Despite its terrible treatment in the 16th century by Bowes, Layton and the Earl of Hertford, the conventual church survived. The chapter-house is even yet practically entire, and the principal portions of the buildings can be traced. The plan of the church was cruciform, having a presbytery instead of a Lady chapel, a fragment of which is yet standing. There were aisles to nave and choir, while the transepts, which extended only one bay beyond the line of the nave, had each an eastern aisle. Early English work is evident in the choir and transepts, and that of the Early Decorated period in the nave. Connecting the south transept to the chapter-house, is the chapel of St Modanus--so called after an abbot of that name who lived in the 6th century--which still preserves its altar and sedilia, and is lighted by two round-headed windows. A double circle marks the founder’s grave in the chapter-house, above which is a large room. Other parts of the domestic buildings are still in existence--such as the kitchen, refectory and dormitories--all of the Norman Transitional period--besides remnants of the porter’s lodge, dungeon cells and cloisters.
With regard to the founding of this abbey, it is thought that the early work is probably a part of the original construction provided for by Hugo de Morville, Lord Lauderdale, and his wife, Beatrix de Beauchamp, in 1150. The new church is particularly interesting inasmuch as it shows how the Scots still held to the round arch long after the remainder of their architecture had become thoroughly Gothic in character, for not only is the 13th century door of the monks built with a round arch, though with purely Gothic mouldings and capitals, but the 14th century west door, built after the burning of the abbey by Richard II., is the same.
Dryburgh has been associated with many men eminent in their own walk of life: Abbot Oliver, Royal ambassador to England; Canon Patrick, poet and man of letters; Ralph of Strode, Chaucer’s friend and Wycliffe’s antagonist; Chaucer himself, and then a line of commendators, the last of whom was James Strail, who tried in vain to stem the tide of simony, sacrilege, and depredation that was engulfing the Scottish Church.

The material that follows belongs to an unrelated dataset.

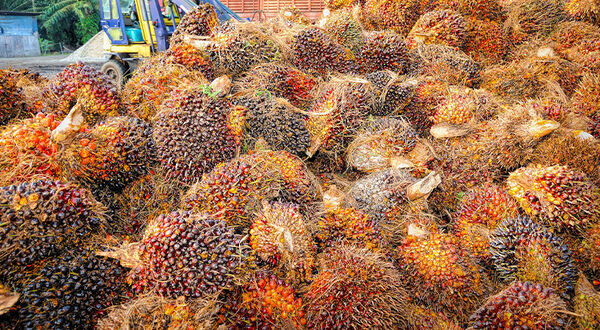 India's palm oil demand not expected to recover until first quarter 2021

In 1545 the great blow fell. Henry VIII. gave to Sir Ralph Eure, Sir George Bowes, and Sir Brian Layton a feudal grant of the land they had the year before devastated and laid waste. Thereupon these chivalrous and noble gentlemen, Eure and Layton, forthwith journeyed into Scotland at the head of a formidable host eager to seize on their “lawful lands.” They swept the south of Scotland with fire, burning anew Melrose, Kelso, Dryburgh and four other abbeys, sixteen castles, five great towers and 243 villages. Retribution awaited them, however, for on Ancrum Moor they were attacked by a brave body of patriotic Scotchmen under the Earl of Angus, Norman Lesly, and Sir Walter Scott of Buccleuch, all eager to avenge their wrongs. The battle ended in a complete victory for the Scots, the entire English force being utterly routed. Eight hundred were killed, more than a thousand captured, and the villains Eure and Layton left dead on the field of battle. Dryburgh Abbey was indeed lost, but its despoilers were vanquished, and to-day the remnants of this once stately pile tower rise towards the sky in mute protest against the frenzied outrage of the favourites of a dishonoured royal house.